In one of your previous posts you mentionned what happened when the goon destroyed highsec ice mining ships. If I remember correctly, the result was a dramatic price increase, which means to me that even if few people like highsec miners, they're indeed useful to the economy and keep stuff cheap. If this is true for ice then it must be true for minerals too.
Now, you don't like highsec miners for whatever reason. Ok, we got it. But since you've said earlier that they kept prices low you can't say they don't now.
Why as a casual player must I matter? Why must I have some grand impact on the meta or the game universe? Shouldn't my enjoyment of the game really be what matters?
For example, I am an RvB pilot who flies frigs and has a mining alt to make some isk. I plsy eve casually, and am also a casual console player. I like puppies and long walks on the beach, oh and seeing space pixels blow up.
My RvB relevance is minimal. I fight, I have fun, and enjoy. Still, there's no sov, there's no income, there's no kill the blues to claim their faction base. It is simple easy access PvP I enjoy. Still, in the grand scheme another could take my place and it wouldn't matter. About my only contribution to Eve is another target for blue and a consumer of modules and ships.
As a miner, I mine to fill my wallet when bored. Each hour of mining nets me 1 more frigate to lose. I could find an alternative income, but I have no desire to spend more effort on eve. While playing CoD with friends, I mine semi-afk.
Now granted, as a PvP player, I know enough about eve to know my miner can and may be ganked. I also know I could make more missioning, but my system works.
So why should I change because my method works just because I may not have an impact or be relevant? I enjoy the game, so why is that so wrong? In other words, why does my and other's casual enjoyment of the game, including mining, bother you so much that you feel the need to blog and push for changes?
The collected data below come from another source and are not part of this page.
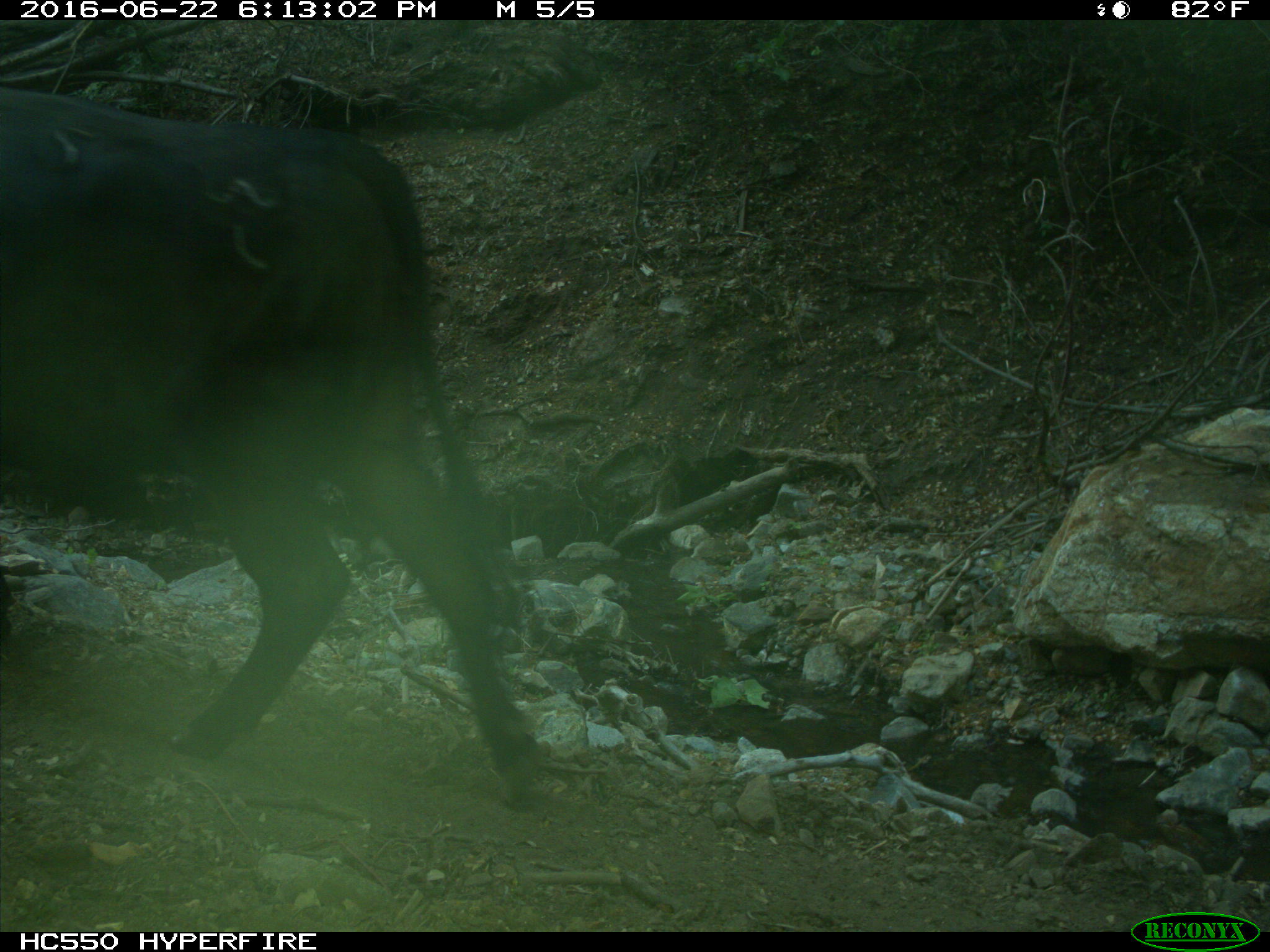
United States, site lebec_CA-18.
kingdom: Animalia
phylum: Chordata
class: Mammalia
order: Artiodactyla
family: Bovidae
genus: Bos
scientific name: Bos taurus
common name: domestic cow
Bos taurus (domestic cow).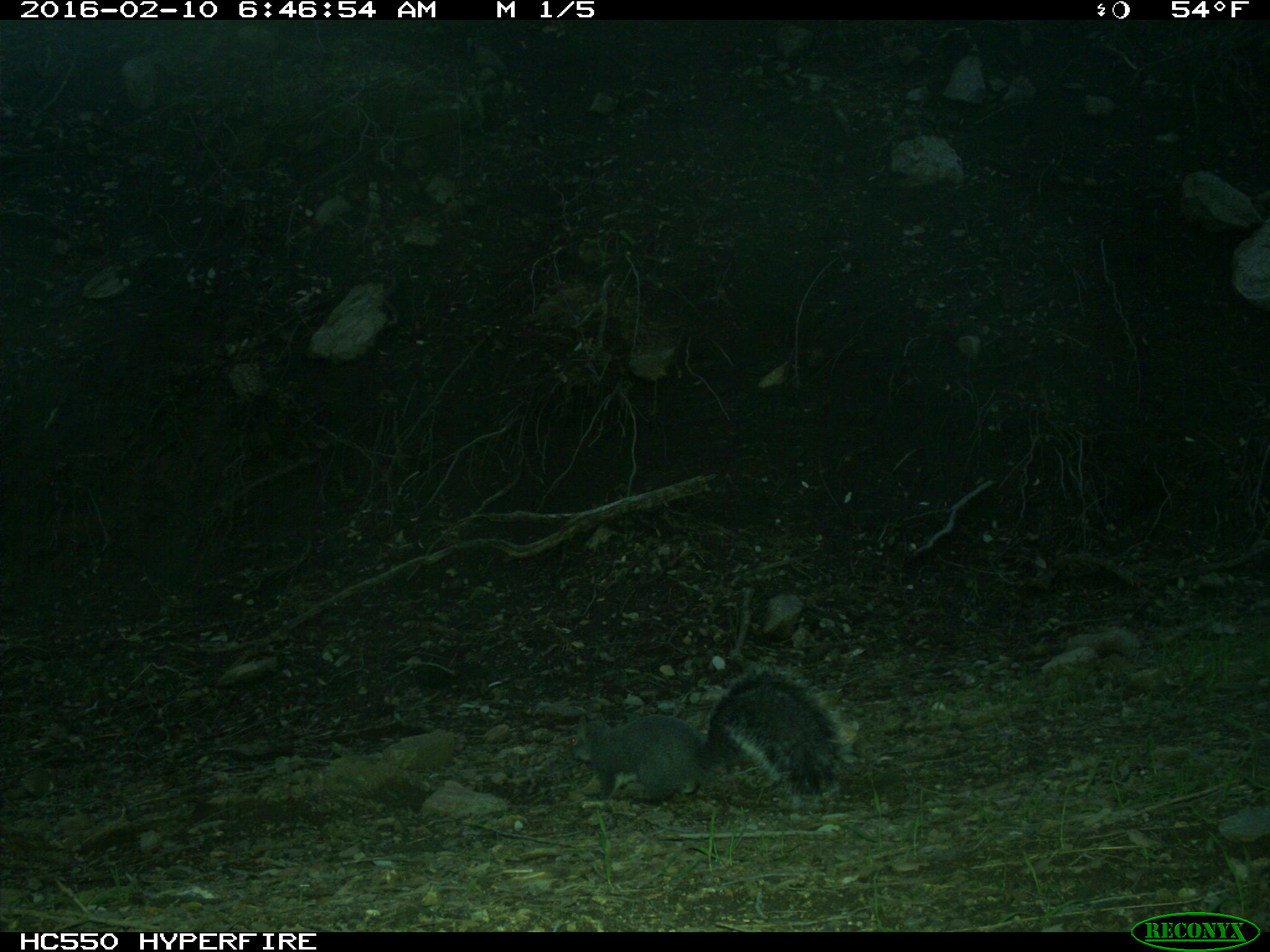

"[The casual miner] doesn't realize that his low income places him into a despised social group that serves as nothing but punching bag."
It's not the low income - it's the fact that he's mining in a PvP game filled with people looking for helpless targets.
So. To play "Well" I need X+2 accounts and play alone + multiboxed. where is the logic in that? besides the obvious reason: CCP cashing in. big time. Sucked everyone and their mother into believing that multi account is the way to go.
The skillsystem is by design a good excuse.
I will stay "stupidly inefficient" and pay _only one_ yearly sub and sometimes buy 2+ PLEX to sell. Because I'm no where near a true 484.63m+ isk/h on one account. Till then it's more efficient for me to flip some burgers and buy plex from that money.
I solo account jetcan in a Hulk, or mine in a Mackinaw if I really want the ore from a jetcan unsuitable system. Lost one hulk to a solo ganker in 5.5 years, saved my pod.
There's still lots of niches if you look for them.